De plus, il invite à garder toujours le regard fixé sur l’essentiel. Les problèmes les plus graves apparaissent en effet quand le message chrétien est identifié avec des aspects secondaires qui n’expriment pas le cœur de l’annonce. Dans un monde où, après deux mille ans, Jésus est redevenu un inconnu dans de nombreux pays, y compris en Occident, « il convient d’être réalistes et de ne pas donner pour acquis que nos interlocuteurs connaissent le fond complet de ce que nous disons ou qu’ils peuvent relier notre discours au cœur essentiel de l’Évangile qui lui confère sens, beauté et attrait » (Evangelii gaudium, 34).

C’est pourquoi un monde qui se transforme si rapidement demande aux chrétiens d’être disponibles pour chercher des formes ou des modes de communication de la nouveauté pérenne du christianisme dans un langage compréhensible.
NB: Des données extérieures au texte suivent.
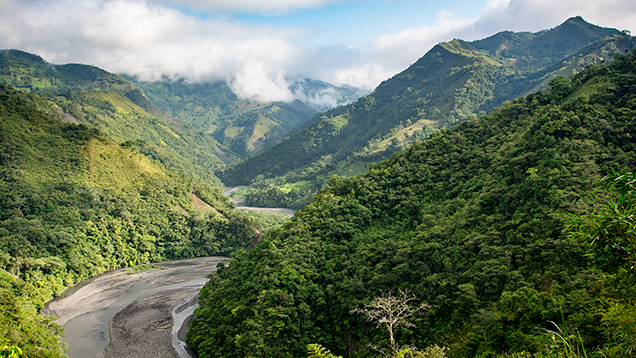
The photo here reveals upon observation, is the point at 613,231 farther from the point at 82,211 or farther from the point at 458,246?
the point at 82,211

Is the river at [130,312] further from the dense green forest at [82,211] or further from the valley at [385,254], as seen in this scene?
the dense green forest at [82,211]

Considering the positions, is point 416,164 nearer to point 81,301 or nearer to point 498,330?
point 498,330

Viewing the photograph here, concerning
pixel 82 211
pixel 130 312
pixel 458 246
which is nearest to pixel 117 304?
pixel 130 312

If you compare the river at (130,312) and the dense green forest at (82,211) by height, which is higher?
the dense green forest at (82,211)

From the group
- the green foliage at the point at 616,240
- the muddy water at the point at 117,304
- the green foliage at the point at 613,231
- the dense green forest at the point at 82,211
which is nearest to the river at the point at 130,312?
the muddy water at the point at 117,304

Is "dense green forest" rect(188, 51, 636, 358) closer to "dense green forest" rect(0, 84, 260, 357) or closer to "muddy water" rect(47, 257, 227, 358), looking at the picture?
"muddy water" rect(47, 257, 227, 358)

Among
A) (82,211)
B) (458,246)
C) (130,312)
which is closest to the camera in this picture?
(458,246)

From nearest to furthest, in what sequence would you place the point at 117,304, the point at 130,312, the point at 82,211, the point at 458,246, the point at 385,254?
the point at 458,246 < the point at 385,254 < the point at 130,312 < the point at 117,304 < the point at 82,211
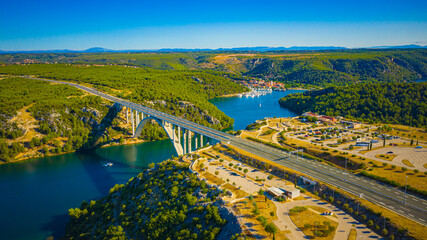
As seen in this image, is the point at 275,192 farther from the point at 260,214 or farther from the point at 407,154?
the point at 407,154

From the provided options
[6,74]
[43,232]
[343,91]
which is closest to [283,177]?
[43,232]

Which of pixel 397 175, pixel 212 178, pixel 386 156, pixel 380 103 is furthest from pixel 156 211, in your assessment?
pixel 380 103

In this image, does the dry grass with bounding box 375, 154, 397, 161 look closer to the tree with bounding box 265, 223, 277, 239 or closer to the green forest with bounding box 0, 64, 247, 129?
the tree with bounding box 265, 223, 277, 239

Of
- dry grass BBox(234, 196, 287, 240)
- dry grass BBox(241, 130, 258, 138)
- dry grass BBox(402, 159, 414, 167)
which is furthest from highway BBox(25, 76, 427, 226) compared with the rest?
dry grass BBox(234, 196, 287, 240)

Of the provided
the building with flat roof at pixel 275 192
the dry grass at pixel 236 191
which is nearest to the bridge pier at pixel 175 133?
the dry grass at pixel 236 191

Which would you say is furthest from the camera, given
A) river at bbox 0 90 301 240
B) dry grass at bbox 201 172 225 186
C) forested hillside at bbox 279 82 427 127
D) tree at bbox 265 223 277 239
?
forested hillside at bbox 279 82 427 127

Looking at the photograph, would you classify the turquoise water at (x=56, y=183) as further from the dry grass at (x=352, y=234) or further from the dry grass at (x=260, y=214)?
the dry grass at (x=352, y=234)

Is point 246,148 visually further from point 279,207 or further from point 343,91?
Answer: point 343,91
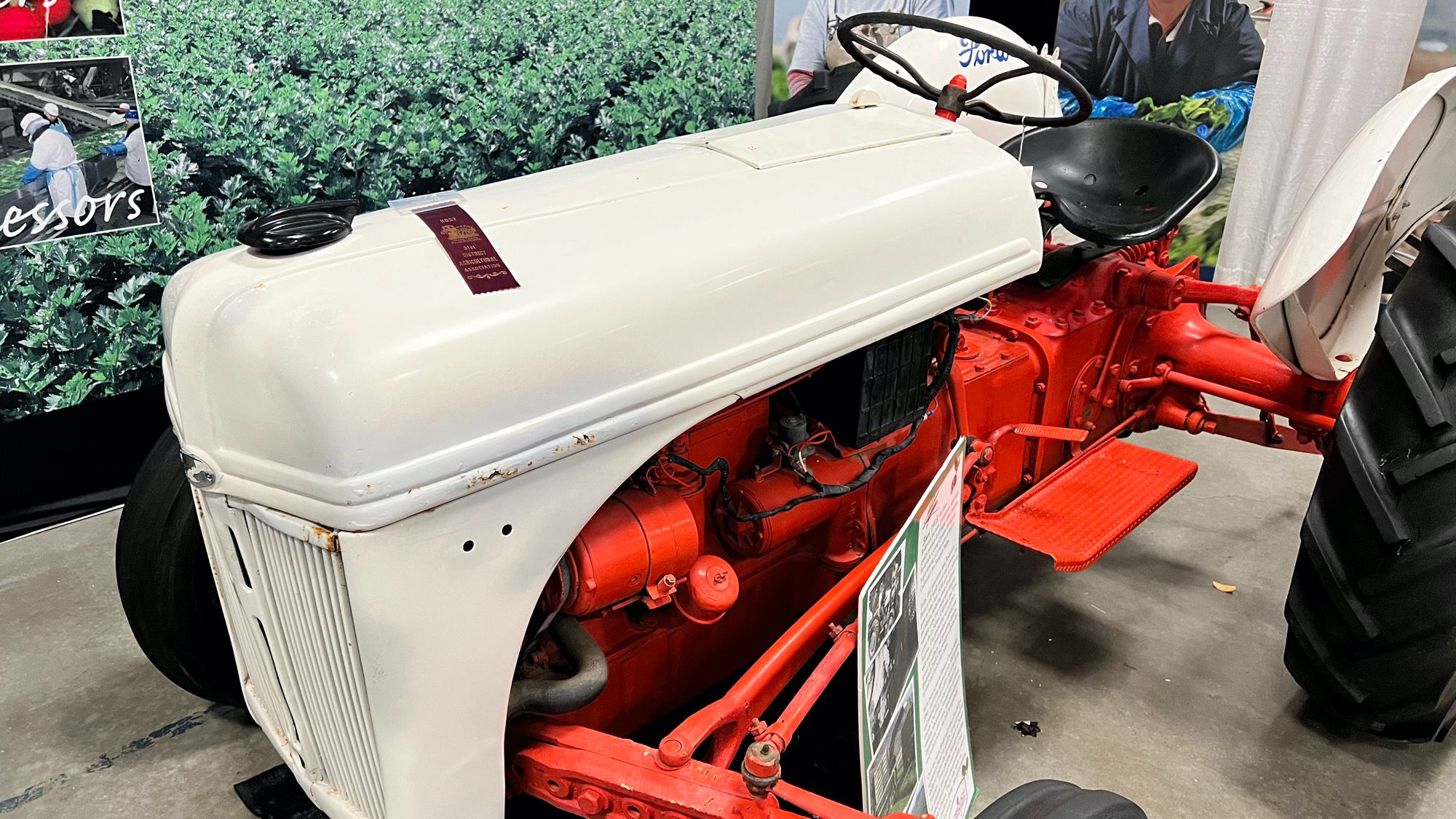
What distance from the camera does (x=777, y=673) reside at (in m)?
1.51

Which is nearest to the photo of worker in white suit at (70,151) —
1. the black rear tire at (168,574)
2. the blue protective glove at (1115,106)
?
the black rear tire at (168,574)

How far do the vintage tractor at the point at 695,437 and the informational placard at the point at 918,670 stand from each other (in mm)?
103

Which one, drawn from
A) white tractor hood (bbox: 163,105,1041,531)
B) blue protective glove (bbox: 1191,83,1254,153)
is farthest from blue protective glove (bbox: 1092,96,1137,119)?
white tractor hood (bbox: 163,105,1041,531)

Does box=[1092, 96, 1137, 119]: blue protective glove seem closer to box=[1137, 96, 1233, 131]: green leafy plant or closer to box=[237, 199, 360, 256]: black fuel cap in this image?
box=[1137, 96, 1233, 131]: green leafy plant

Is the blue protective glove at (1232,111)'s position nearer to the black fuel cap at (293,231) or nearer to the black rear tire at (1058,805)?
the black rear tire at (1058,805)

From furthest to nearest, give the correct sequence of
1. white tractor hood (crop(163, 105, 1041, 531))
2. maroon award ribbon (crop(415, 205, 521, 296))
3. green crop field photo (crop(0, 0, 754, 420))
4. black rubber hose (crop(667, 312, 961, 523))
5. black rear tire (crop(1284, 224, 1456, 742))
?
1. green crop field photo (crop(0, 0, 754, 420))
2. black rear tire (crop(1284, 224, 1456, 742))
3. black rubber hose (crop(667, 312, 961, 523))
4. maroon award ribbon (crop(415, 205, 521, 296))
5. white tractor hood (crop(163, 105, 1041, 531))

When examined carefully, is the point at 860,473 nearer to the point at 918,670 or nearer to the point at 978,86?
the point at 918,670

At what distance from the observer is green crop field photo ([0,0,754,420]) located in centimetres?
276

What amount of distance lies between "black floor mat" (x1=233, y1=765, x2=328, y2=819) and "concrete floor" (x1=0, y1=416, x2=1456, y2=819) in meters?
0.04

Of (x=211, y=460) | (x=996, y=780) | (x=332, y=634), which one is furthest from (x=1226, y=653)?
(x=211, y=460)

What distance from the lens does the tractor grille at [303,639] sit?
1121 millimetres

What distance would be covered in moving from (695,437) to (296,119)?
2148 millimetres

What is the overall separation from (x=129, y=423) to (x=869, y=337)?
8.04 feet

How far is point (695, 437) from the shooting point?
4.99 ft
En cela aussi il faut être réalistes. « Souvent il vaut mieux ralentir le pas, mettre de côté l’appréhension pour regarder dans les yeux et écouter, ou renoncer aux urgences pour accompagner celui qui est resté sur le bord de la route » (ibid., 46).

Sa Sainteté offre ces réflexions comme contribution à la semaine du Meeting, à tous ceux qui y participeront, et en particulier aux responsables, aux organisateurs et aux intervenants qui viendront des périphéries du monde et de l’existence pour témoigner que Dieu le Père ne laisse pas ses enfants seuls. Le Pape souhaite que beaucoup puissent revivre l’expérience des premiers disciples de Jésus qui, le rencontrant sur la rive du Jourdain, ont entendu cette question : « Que cherchez-vous ? » Puisse cette question de Jésus accompagner toujours le chemin de tous ceux qui visitent le Meeting pour l’amitié entre les peuples.

Alors même qu’il demande de prier pour lui et pour son ministère, le pape François invoque la protection maternelle de la Vierge Mère et envoie de tout cœur à Votre Excellence comme à toute la communauté du Meeting sa Bénédiction Apostolique.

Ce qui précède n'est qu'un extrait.